Abstract:

Networks of catalysed reactions with nonlinear feedback have been proposed to play an important role in the origin of life. We investigate this possibility in a polymer chemistry with catalysed cleavage and condensation reactions, studying the properties of a well-stirred reactor driven away from equilibrium by the flow of mass. Near equilibrium the distribution of material is uninteresting; it favours short polymers but is otherwise homogenous. However, under appropriate non-equilibrium conditions, the situation changes radically: The nonlinear feedback of the reaction network focuses the material of the system into a few specific polymer species, whose concentrations can be orders of magnitude about the background. Like a metabolism, the network of catalytic reactions "digests" the material of its environment, incorporating it into its own form. For this reason we call it an autocatalytic metabolism.
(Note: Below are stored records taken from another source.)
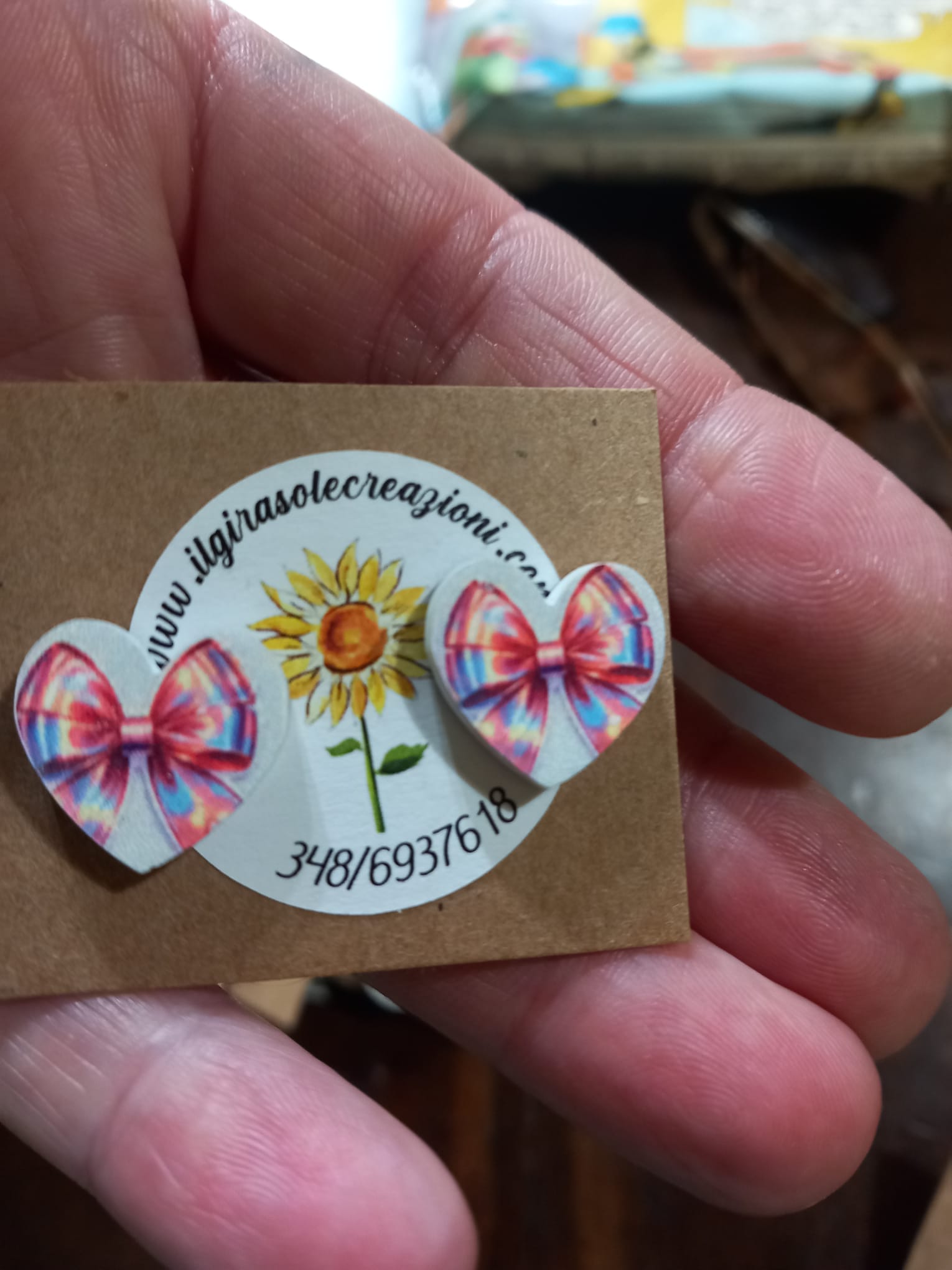 ORECCHINI PICCOLI CON FOTO O DISEGNI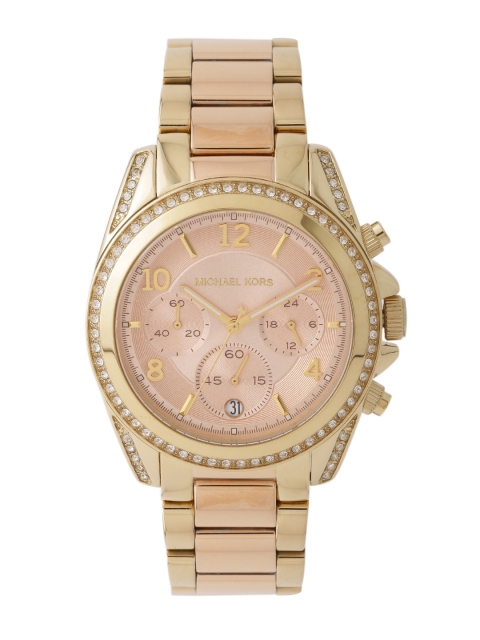 

Michael Kors Women Rose Gold-Toned Chronograph Dial Watch 6316I-2T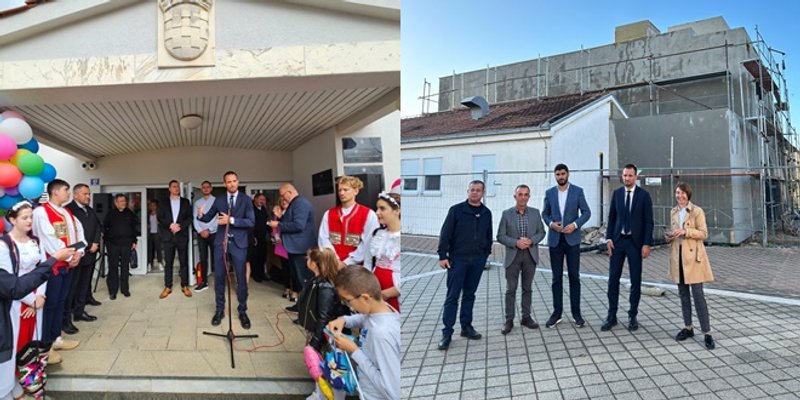 Erlić na otvorenju novog prostora vrtića u Dicmu: 'Trenutno ih se radi devet iz programa razvoja Dalmatinske zagore'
We vary the diet of an autocatalytic metabolism, and demonstrate that under some variations it persists almost unchanged, while in other cases it dies. We argue that the dynamical stability of autocatalytic metabolisms gives them regenerative properties that allow them to repair themselves and to propagate through time.

Citation:

Bagley, R.J. & Farmer, J.D. (1991). 'Spontaneous Emergence of a Metabolism'. In Langton, C., Taylor, C., Farmer, J.D. & Rasmussen, S. (Eds.) "Artificial Life II". Santa Fe Institute Studies in the Sciences of Complexity, vol. X. Redwood City, CA: Addison-Wesley, 1991. pp.93-140.